Our first runners-up got a ruling this week from a federal judge in San Francisco finding Walgreens liable for substantially contributing to the opioid epidemic in the city. U.S. District Judge Charles Breyer found that Walgreens, the city's largest dispenser of prescription painkillers, failed to maintain an effective system for identifying suspicious orders. He wrote there now will be a second trial "to determine the extent to which Walgreens must abate the public nuisance that it helped to create." The ruling comes after drug companies Teva and Allergan reached a $54 million settlement with the city just prior to closing arguments, Endo settled for $10 million in the run-up to trial, and Johnson & Johnson and three distributors previously settled for $60 million. The trial team from the office of San Francisco City Attorney David Chiu included Owen Clements, Sara Eisenberg, John George, Jaime Huling-Delaye and Phil Wilkinson alongside additional private counsel led by Aelish Baig of Robbins Geller Rudman & Dowd; Jayne Conroy of Simmons Hanly Conroy; Richard Heimann of Lieff Cabraser Heimann & Bernstein; and Peter Mougey of Levin Papantonio.

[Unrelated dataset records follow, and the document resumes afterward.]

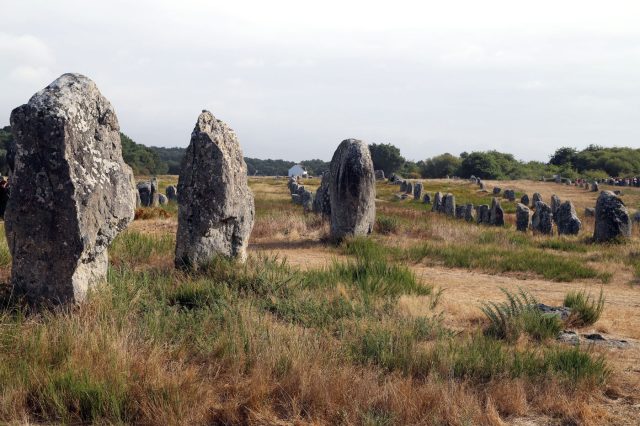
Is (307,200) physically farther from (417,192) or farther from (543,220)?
(417,192)

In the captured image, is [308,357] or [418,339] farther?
[418,339]

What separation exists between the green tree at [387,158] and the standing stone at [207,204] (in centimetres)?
7302

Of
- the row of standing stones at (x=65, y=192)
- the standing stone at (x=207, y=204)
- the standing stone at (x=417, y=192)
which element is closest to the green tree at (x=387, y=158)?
the standing stone at (x=417, y=192)

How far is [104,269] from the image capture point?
22.6ft

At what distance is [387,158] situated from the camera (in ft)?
270

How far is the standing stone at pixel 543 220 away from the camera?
20500mm

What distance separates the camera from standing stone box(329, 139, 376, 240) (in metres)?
14.9

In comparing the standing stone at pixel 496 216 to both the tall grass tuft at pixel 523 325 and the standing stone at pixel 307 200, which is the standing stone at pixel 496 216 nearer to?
the standing stone at pixel 307 200

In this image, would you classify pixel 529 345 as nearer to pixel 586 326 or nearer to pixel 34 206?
pixel 586 326

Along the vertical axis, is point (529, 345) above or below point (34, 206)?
below

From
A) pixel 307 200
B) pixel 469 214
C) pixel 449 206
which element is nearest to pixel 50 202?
pixel 469 214

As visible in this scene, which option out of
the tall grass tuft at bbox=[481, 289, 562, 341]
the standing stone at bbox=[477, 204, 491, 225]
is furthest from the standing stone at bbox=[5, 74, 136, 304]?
the standing stone at bbox=[477, 204, 491, 225]

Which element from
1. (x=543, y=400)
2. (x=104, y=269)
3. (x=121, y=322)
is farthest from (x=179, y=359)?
(x=543, y=400)

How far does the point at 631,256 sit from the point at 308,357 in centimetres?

Litigators at Keker, Van Nest & Peters and Skadden, Arps, Slate, Meagher & Flom also land runners-up honors in the case they're handling for the PGA Tour involving antitrust claims brought by suspended golfers who have joined the professional golf tour's upstart rivals at the LIV Golf Invitational Series. U.S. District Judge Beth Freeman this week denied three LIV players' bid for a temporary restraining order allowing them to play in PGA Tour's FedExCup Playoffs finding the players didn't face irreparable harm given the significant guarantees they received for signing on with Saudi-backed LIV Golf. The Keker team is led by Elliot Peters, who argued the TRO, and includes Leo Lam, David Silbert, Brook Dooley, Eric MacMichael, Adam Lauridsen, Nick Goldberg, Tom Gorman, Nic Marais, Sophie Hood, Taylor Reeves, Nick Green, and Stephanie Goldberg. The Skadden team includes partners Anthony Dreyer, Karen Lent, Matthew Martino and Patrick Fitzgerald, counsel Peter Julian, and associates Michael Folger, Zachary Siegler, Katherine Calabrese and Adam Kochman.

Runner-up honors also go to Chad Landmon and Matt Murphy of Axinn, Veltrop & Harkrider who got a key ruling for Norwich Pharmaceuticals and  Alvogen in their efforts to market a generic form of Salix Pharmaceuticals'  Xifaxan, a drug used to treat irritable bowel syndrome with diarrhea, or IBS-D, and reduce the risk of a neurological complication of liver disease. U.S. District Judge Richard Andrews in Delaware issued a written opinion this week finding the patent claims Salix asserted covering the use of the drug's active ingredient to treat IBS-D were invalid due to obviousness. Late last month, after the judge issued an oral order indicating which way he intended to rule, the stock price of Salix's parent company Bausch Health dropped more than 50%, leading to a halt in trading.